A simple dashi dip recipe using okra, a quintessential summer vegetable. Enhances deliciousness through salt-rubbing and trimming the stems. Easily made in one pan and perfect for make-ahead meals. Absolutely exquisite when served chilled.
Ingredients
Main Ingredients (Generous batch)
- Okra: 10 pieces
- Coarse Salt: (to taste)
- Bonito Flakes: 2-3g
Seasonings
- [A] Water: 150ml
- [A] Mirin (Sweet Rice Wine): 4 tsp
- [A] Soy Sauce: 4 tsp
Steps
- For preparing the okra, wash 10 pieces of okra under water, sprinkle with coarse salt (to taste), and lightly rub them together to salt-rub. (This is the key!) This removes fuzz, improves texture, and helps the flavors soak in.
- After salt-rubbing, rinse the okra quickly with water again.
- For the stem end of the okra (the base), thinly slice off the very tip and carefully peel away the dark part. (This is the key!) Removing the tough part around the stem makes them more enjoyable to eat.

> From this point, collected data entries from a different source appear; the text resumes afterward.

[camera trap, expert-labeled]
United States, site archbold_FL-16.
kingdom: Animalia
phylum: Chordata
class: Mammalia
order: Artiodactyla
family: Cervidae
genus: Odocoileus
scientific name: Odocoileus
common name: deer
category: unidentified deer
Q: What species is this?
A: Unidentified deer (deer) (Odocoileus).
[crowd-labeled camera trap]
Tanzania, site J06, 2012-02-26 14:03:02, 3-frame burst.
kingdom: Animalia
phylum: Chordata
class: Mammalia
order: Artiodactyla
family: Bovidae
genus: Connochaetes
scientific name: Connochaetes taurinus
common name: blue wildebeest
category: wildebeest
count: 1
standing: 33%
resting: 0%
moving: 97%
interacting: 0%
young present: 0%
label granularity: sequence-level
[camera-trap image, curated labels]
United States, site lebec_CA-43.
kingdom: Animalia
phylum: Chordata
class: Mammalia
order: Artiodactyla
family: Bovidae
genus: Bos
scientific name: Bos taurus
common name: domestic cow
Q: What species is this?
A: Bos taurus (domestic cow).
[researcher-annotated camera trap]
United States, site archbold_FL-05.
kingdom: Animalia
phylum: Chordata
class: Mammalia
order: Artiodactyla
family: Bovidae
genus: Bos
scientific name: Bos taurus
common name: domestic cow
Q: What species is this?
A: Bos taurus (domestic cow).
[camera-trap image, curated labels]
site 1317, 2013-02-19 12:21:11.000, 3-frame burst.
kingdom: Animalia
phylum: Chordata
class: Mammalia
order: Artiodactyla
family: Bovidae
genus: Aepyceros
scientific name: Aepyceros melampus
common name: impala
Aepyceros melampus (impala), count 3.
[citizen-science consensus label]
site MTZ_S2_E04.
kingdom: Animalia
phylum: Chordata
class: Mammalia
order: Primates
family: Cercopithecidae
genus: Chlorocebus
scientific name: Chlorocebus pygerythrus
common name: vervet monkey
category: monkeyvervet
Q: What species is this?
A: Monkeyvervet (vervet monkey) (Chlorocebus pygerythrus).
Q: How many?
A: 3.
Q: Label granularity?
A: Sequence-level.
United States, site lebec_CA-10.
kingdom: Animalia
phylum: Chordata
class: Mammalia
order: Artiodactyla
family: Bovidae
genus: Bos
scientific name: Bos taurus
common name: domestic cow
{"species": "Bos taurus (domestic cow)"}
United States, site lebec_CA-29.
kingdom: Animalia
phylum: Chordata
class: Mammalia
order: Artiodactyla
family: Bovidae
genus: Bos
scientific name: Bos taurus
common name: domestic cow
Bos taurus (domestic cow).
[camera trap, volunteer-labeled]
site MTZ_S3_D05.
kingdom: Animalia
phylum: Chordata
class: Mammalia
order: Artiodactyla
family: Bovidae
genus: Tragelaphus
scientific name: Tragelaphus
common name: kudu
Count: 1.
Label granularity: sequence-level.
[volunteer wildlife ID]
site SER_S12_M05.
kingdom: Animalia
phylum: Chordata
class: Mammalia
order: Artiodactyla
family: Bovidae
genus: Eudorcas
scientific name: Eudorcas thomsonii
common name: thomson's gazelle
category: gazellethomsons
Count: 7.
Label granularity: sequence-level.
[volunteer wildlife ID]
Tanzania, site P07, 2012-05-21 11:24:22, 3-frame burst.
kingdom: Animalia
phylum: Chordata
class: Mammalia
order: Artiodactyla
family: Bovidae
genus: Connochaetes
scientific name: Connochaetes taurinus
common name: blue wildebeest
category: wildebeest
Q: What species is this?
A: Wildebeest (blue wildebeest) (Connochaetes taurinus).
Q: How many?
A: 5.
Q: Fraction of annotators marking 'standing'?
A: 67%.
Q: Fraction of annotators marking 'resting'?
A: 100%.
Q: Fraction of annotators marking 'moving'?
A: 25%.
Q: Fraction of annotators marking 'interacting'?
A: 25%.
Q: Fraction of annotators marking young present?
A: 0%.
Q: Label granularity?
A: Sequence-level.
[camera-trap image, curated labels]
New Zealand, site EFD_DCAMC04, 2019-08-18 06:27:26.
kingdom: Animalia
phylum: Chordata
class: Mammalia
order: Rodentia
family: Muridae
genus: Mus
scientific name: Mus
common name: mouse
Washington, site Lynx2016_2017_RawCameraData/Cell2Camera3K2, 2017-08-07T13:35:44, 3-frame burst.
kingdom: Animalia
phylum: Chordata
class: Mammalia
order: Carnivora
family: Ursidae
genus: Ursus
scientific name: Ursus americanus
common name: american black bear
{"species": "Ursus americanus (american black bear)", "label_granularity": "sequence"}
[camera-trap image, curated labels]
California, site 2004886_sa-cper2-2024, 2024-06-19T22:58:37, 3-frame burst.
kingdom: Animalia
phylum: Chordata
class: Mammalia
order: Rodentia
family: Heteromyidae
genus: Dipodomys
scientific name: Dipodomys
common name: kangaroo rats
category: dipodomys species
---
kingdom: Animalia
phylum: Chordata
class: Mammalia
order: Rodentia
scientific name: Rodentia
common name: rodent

- To help the flavors penetrate easily, make a light cut all the way through the prepared okra.
- In a frying pan, combine 150ml of water, 4 tsp of Mirin (Sweet Rice Wine), 4 tsp of Soy Sauce, and 2-3g of Bonito Flakes.
- Bring the frying pan to heat and simmer the seasonings and bonito flakes until they start to gently bubble, extracting umami from the bonito flakes (about 1-2 minutes).
- Add the prepared okra to the flavorful broth.
- Once the okra is added, cover with a lid, reduce heat, and simmer for a while to let the flavors soak in.
- Gently shake the pot periodically to ensure the broth evenly coats the okra.
- Once the okra has absorbed the flavors, turn off the heat and transfer to a storage container.
- Pour the remaining broth over the okra in the storage container.
- Let it cool to room temperature, then chill in the refrigerator to complete. (This is the key!) Don't overcook; the goal is to retain a pleasant texture while ensuring the dashi flavor penetrates well. It becomes even more delicious when chilled.